-- Begin --

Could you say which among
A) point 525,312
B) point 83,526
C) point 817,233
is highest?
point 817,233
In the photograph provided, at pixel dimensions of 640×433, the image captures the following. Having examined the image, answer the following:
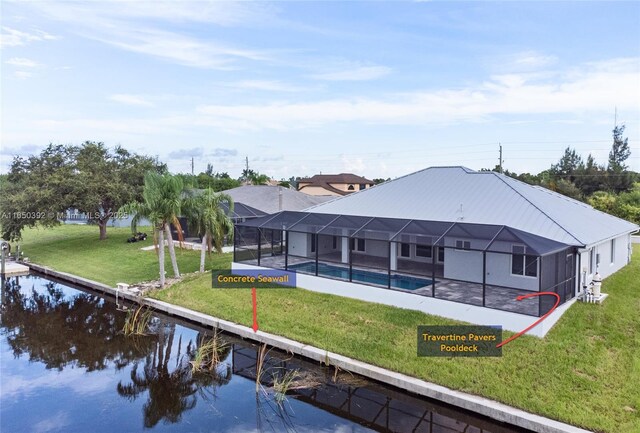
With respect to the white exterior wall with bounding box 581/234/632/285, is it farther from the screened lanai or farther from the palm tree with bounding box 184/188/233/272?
the palm tree with bounding box 184/188/233/272

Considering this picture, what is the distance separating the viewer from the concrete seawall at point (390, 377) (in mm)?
9484

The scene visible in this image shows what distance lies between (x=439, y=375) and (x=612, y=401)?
363 cm

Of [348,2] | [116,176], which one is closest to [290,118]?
[116,176]

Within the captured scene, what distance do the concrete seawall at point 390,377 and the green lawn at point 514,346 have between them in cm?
23

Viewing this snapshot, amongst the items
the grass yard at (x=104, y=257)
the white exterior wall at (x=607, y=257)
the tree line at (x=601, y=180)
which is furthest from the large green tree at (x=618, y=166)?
the grass yard at (x=104, y=257)

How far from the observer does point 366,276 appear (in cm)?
1792

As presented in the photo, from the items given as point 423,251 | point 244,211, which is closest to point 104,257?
point 244,211

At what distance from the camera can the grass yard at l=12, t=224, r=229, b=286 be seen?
914 inches

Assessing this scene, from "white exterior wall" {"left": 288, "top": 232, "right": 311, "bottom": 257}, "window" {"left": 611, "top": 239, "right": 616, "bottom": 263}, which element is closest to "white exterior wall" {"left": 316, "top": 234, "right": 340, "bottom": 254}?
"white exterior wall" {"left": 288, "top": 232, "right": 311, "bottom": 257}

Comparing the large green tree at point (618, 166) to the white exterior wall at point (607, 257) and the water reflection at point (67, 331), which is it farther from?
the water reflection at point (67, 331)

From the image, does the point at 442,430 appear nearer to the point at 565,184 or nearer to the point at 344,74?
the point at 344,74

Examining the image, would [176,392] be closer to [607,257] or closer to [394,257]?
[394,257]

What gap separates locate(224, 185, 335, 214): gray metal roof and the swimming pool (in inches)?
483

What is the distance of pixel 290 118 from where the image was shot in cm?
3406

-- End --

» **TASK OBJECTIVE**
Can you repeat all of the items above word for word, leaving the pictures out?

» **RESULT OF THE EXERCISE**
Could you say which among
A) point 525,312
B) point 83,526
C) point 817,233
is highest?
point 817,233
In the photograph provided, at pixel dimensions of 640×433, the image captures the following. Having examined the image, answer the following:
With respect to the white exterior wall with bounding box 581/234/632/285, is it farther from the screened lanai or farther from the palm tree with bounding box 184/188/233/272?
the palm tree with bounding box 184/188/233/272

Considering this picture, what is the distance separating the viewer from the concrete seawall at point (390, 377) (in mm)?
9484

The scene visible in this image shows what distance lies between (x=439, y=375) and (x=612, y=401)?
363 cm

Of [348,2] | [116,176], which one is closest to [290,118]?
[116,176]

Within the captured scene, what distance do the concrete seawall at point 390,377 and the green lawn at point 514,346 have between them in cm?
23

Viewing this snapshot, amongst the items
the grass yard at (x=104, y=257)
the white exterior wall at (x=607, y=257)
the tree line at (x=601, y=180)
which is furthest from the large green tree at (x=618, y=166)?
the grass yard at (x=104, y=257)

How far from the observer does point 366,276 appear (in cm)?
1792

As presented in the photo, from the items given as point 423,251 | point 244,211, which is closest to point 104,257?
point 244,211

At what distance from the camera can the grass yard at l=12, t=224, r=229, b=286 be seen?
914 inches

Assessing this scene, from "white exterior wall" {"left": 288, "top": 232, "right": 311, "bottom": 257}, "window" {"left": 611, "top": 239, "right": 616, "bottom": 263}, which element is closest to "white exterior wall" {"left": 316, "top": 234, "right": 340, "bottom": 254}?
"white exterior wall" {"left": 288, "top": 232, "right": 311, "bottom": 257}

Comparing the large green tree at point (618, 166) to the white exterior wall at point (607, 257) and the water reflection at point (67, 331), which is it farther from?
the water reflection at point (67, 331)

From the image, does the point at 442,430 appear nearer to the point at 565,184 or nearer to the point at 344,74?
the point at 344,74

Examining the image, would [176,392] be closer to [607,257] or closer to [394,257]?
[394,257]

What gap separates locate(224, 185, 335, 214): gray metal roof and the swimming pool (in inches)?
483

What is the distance of pixel 290 118 from where the image was shot in cm?
3406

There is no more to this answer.